Given passage
========================

United States Ambassador to the Organisation for Economic Co-operation and Development
- In office August 12, 2009 – June 23, 2012
- President: Barack Obama
- Preceded by: Christopher Egan
- Succeeded by: Daniel Yohannes

Personal details
- Born: 1963 (age 62–63)
- Party: Democratic
- Education: Bryn Mawr College (BA) Harvard University (MPP)

= Karen Kornbluh =

American government official

Karen Kornbluh (born 1963) served as U.S. Ambassador to the OECD under President Barack Obama and as a senior official at the U.S. Department of the Treasury and Federal Communications Commission under President Bill Clinton. She is an expert on communications policy, international trade and issues affecting working families. Her profile in The New York Times focused on her efforts “Fighting for Economic Equality.” She is now Director of the Digital Innovation and Democracy Initiative at the German Marshall Fund of the United States, a think tank dedicated to promoting transatlantic cooperation, where she is also a Senior Fellow. She also currently serves as the Chairperson of the board of the Open Technology Fund. She was previously Executive Vice President of External Affairs at Nielsen, Senior Fellow for Digital Policy at the Council on Foreign Relations, and a presidentially-appointed member of the Broadcasting Board of Governors. She was a senior adviser to Barack Obama from the beginning of his Senate tenure throughout his 2008 presidential campaign.

==Education==
Kornbluh attended Hunter College High School, earned a B.A. from Bryn Mawr College and a Master of Public Policy degree from the John F. Kennedy School of Government at Harvard University.

==Career==
Early in her career, Kornbluh was a Telesis management consultant to Fortune 500 high-technology companies and an economist at Alan Greenspan's economic forecasting firm, Townsend-Greenspan & Co. She worked for Senator John Kerry (D-MA) on the staff of the Commerce Committee and its Telecommunications Subcommittee.

From 1994 to 1997, she filled several roles at the Federal Communications Commission (FCC), starting in November 1994 as Senior Policy Advisor in the Office of Plans and Policy, working on educational technology and children's television. She next served as Assistant Chief of the Commission's International Bureau, helping to negotiate the World Trade Organization Agreement on Basic Telecommunications and leading negotiations for the first satellite agreement between the United States and Mexico. She became Director of the FCC's Office of Legislative and Intergovernmental Affairs in February 1997, while the agency was implementing key provisions of the Telecommunications Act of 1996. She completed her FCC service as Deputy Chief of the Mass Media Bureau. In that role, she handled digital television matters as well as a variety of other issues before the Bureau. She went from the FCC to the Department of the Treasury, where she was deputy chief of staff, working on such issues as e-commerce and international trade.

========================

Collected data entries
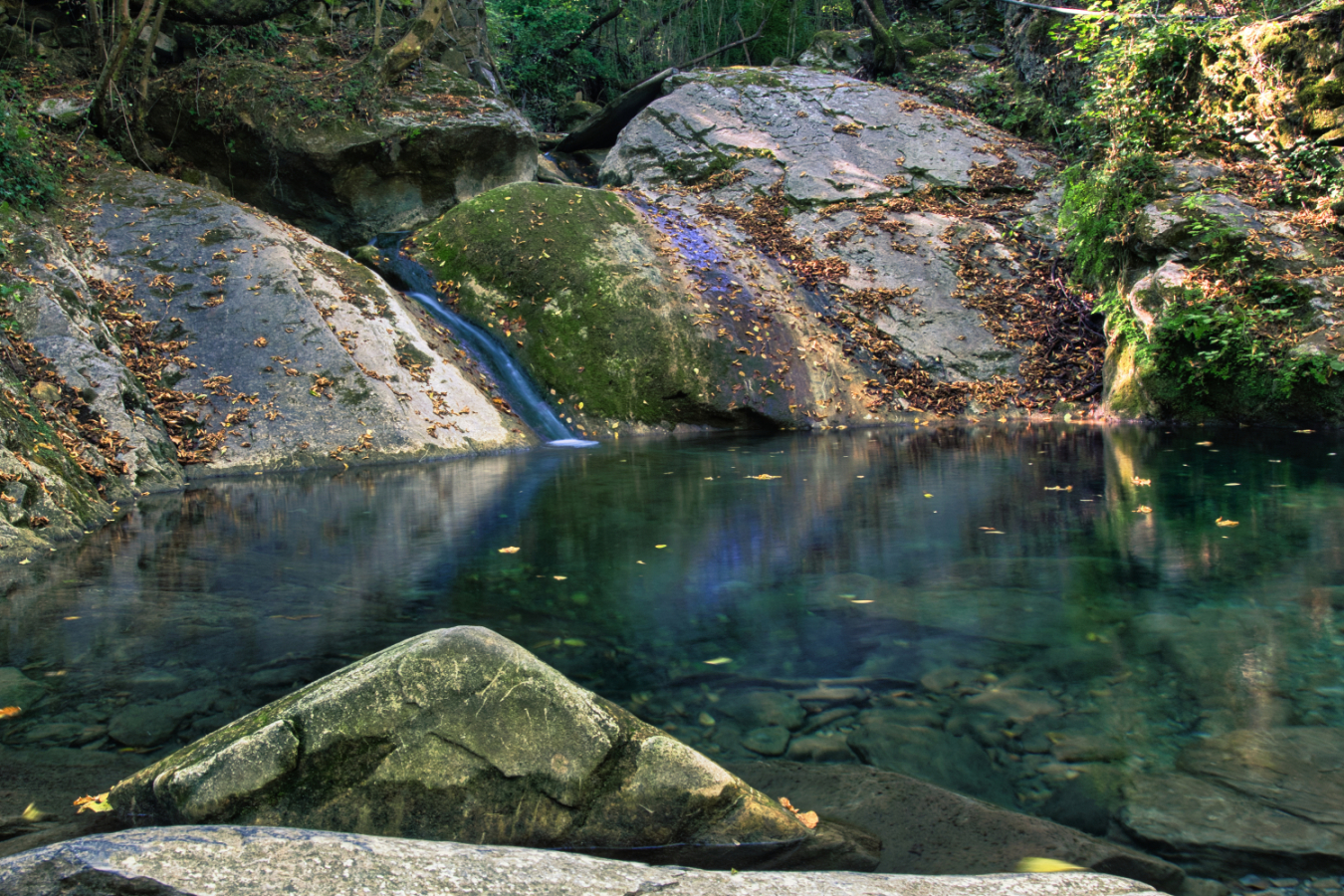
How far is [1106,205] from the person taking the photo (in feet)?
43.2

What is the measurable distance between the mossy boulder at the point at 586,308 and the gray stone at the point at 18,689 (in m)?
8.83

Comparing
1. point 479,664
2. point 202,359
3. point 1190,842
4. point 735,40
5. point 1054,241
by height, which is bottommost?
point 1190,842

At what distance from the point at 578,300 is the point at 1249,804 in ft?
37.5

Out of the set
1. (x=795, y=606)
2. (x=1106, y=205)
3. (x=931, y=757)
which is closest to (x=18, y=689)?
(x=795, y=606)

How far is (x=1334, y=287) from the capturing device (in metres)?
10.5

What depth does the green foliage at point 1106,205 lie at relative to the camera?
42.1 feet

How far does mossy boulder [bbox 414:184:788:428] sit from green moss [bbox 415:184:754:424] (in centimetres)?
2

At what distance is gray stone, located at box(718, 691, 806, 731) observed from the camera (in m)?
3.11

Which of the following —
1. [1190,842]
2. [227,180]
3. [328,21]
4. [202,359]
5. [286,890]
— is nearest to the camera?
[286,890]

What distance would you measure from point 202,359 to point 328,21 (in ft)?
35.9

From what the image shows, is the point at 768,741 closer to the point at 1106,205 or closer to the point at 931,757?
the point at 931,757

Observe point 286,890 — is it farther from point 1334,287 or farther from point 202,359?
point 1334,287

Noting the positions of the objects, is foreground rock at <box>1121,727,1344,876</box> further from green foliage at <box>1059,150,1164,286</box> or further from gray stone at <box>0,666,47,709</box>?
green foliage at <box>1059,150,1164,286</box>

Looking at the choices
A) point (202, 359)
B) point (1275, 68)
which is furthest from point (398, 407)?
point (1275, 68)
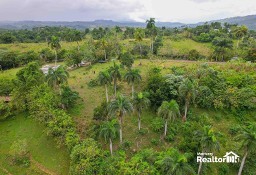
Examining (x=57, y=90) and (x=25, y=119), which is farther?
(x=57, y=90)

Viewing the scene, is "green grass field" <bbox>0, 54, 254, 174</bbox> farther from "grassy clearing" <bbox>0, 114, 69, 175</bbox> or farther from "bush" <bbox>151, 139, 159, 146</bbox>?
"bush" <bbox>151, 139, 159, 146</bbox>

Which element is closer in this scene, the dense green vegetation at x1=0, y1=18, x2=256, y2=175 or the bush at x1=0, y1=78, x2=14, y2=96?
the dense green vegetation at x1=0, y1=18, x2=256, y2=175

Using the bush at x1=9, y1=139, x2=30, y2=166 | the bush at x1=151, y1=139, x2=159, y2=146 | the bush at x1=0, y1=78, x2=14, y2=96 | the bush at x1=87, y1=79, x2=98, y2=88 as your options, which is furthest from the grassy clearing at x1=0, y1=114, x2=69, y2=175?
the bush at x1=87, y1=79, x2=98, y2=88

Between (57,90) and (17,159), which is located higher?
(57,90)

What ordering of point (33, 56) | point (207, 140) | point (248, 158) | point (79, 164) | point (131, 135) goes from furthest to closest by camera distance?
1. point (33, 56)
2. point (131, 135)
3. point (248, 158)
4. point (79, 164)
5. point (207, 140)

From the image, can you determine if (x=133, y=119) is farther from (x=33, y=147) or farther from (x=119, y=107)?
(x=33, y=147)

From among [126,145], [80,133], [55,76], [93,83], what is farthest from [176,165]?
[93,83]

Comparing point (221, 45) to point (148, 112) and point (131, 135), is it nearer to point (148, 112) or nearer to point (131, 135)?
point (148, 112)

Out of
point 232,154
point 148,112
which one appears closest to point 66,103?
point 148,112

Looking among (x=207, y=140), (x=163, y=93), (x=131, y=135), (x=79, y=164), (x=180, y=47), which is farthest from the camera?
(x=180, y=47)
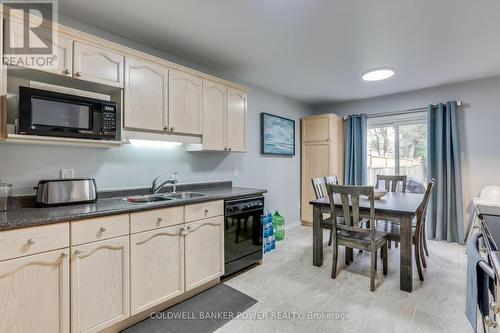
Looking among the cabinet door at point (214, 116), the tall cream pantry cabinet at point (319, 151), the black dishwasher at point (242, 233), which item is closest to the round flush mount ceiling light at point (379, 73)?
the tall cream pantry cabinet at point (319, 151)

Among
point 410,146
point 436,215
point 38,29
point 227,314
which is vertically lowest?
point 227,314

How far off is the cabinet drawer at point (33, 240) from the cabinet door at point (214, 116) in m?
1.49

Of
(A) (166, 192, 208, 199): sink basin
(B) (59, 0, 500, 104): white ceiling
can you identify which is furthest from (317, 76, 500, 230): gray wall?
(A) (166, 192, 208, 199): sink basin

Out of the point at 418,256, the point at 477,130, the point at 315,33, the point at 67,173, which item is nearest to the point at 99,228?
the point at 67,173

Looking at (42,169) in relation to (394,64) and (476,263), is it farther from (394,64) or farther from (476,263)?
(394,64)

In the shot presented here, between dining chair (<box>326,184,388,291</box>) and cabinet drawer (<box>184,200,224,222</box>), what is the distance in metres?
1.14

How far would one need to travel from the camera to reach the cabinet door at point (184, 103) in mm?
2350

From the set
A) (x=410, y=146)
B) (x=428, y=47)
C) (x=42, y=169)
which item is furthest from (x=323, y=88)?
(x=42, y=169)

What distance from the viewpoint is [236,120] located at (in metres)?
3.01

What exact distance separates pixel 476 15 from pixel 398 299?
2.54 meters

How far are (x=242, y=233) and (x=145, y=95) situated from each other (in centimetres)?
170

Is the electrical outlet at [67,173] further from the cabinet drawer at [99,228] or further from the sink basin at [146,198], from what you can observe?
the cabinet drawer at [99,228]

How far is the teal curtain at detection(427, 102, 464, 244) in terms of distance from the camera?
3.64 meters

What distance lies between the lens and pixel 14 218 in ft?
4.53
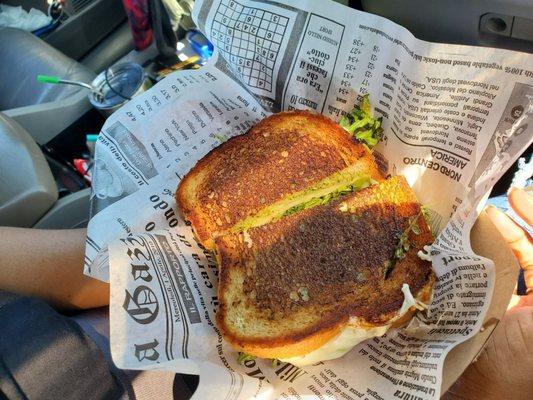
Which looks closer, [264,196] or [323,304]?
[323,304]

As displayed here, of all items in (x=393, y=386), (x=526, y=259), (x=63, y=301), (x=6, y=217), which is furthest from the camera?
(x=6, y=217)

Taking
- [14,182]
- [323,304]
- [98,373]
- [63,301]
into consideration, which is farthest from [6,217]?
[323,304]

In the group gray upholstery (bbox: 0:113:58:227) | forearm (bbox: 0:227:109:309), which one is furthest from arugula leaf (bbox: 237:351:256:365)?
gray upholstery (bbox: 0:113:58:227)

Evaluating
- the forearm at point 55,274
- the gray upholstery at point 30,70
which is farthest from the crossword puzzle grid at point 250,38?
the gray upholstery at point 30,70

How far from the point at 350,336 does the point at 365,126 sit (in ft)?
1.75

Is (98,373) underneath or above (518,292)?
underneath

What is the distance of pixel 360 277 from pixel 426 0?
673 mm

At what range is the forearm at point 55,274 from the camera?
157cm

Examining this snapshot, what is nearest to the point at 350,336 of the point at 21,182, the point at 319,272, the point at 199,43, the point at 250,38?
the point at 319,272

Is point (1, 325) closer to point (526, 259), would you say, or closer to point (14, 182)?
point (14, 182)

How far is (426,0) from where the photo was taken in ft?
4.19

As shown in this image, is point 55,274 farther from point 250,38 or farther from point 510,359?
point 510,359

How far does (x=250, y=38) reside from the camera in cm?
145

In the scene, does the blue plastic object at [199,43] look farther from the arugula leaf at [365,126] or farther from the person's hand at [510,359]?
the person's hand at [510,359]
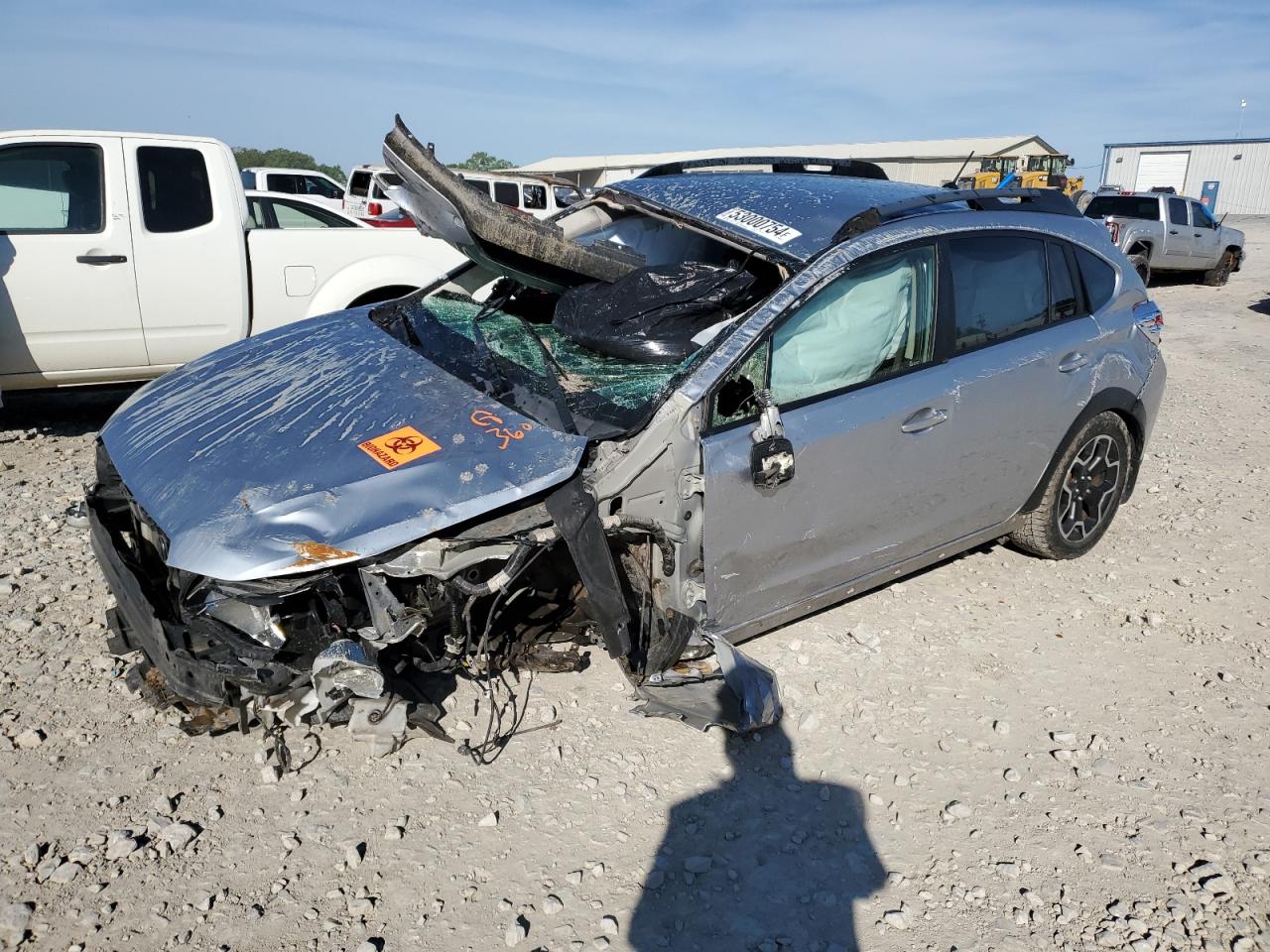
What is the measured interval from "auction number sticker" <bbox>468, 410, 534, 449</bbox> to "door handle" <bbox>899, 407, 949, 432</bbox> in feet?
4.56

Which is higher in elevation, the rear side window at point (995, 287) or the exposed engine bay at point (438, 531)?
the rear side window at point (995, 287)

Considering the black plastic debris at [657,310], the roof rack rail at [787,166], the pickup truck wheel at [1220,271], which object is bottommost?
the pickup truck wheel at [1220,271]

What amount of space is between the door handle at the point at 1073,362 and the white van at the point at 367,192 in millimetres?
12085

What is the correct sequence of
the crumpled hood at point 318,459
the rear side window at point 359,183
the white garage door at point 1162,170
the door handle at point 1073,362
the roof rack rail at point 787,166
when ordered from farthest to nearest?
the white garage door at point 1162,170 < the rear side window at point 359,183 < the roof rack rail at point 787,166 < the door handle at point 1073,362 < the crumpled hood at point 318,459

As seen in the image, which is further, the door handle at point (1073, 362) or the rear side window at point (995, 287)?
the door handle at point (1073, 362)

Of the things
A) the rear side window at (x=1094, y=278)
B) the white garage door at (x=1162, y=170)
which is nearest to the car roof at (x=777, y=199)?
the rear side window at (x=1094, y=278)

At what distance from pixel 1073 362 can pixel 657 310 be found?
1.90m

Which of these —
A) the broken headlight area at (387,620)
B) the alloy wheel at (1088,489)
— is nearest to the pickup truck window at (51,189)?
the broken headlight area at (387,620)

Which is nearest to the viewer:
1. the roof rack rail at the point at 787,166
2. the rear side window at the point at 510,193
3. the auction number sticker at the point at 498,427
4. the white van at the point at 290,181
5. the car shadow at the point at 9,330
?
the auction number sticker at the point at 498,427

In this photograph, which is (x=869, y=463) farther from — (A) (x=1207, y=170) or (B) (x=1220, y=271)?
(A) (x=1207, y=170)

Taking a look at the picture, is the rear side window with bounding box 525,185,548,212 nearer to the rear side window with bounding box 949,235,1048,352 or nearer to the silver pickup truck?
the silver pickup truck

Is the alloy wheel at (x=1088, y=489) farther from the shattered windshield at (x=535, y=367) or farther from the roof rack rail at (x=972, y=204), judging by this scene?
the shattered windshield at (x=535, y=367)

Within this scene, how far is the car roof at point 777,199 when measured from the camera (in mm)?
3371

========================

Task requirements
Reproduce the part of the Karen Kornbluh biography running from "United States Ambassador" down to "1963 (age 62–63)".

Solved exercise
United States Ambassador to the Organisation for Economic Co-operation and Development
- In office August 12, 2009 – June 23, 2012
- President: Barack Obama
- Preceded by: Christopher Egan
- Succeeded by: Daniel Yohannes

Personal details
- Born: 1963 (age 62–63)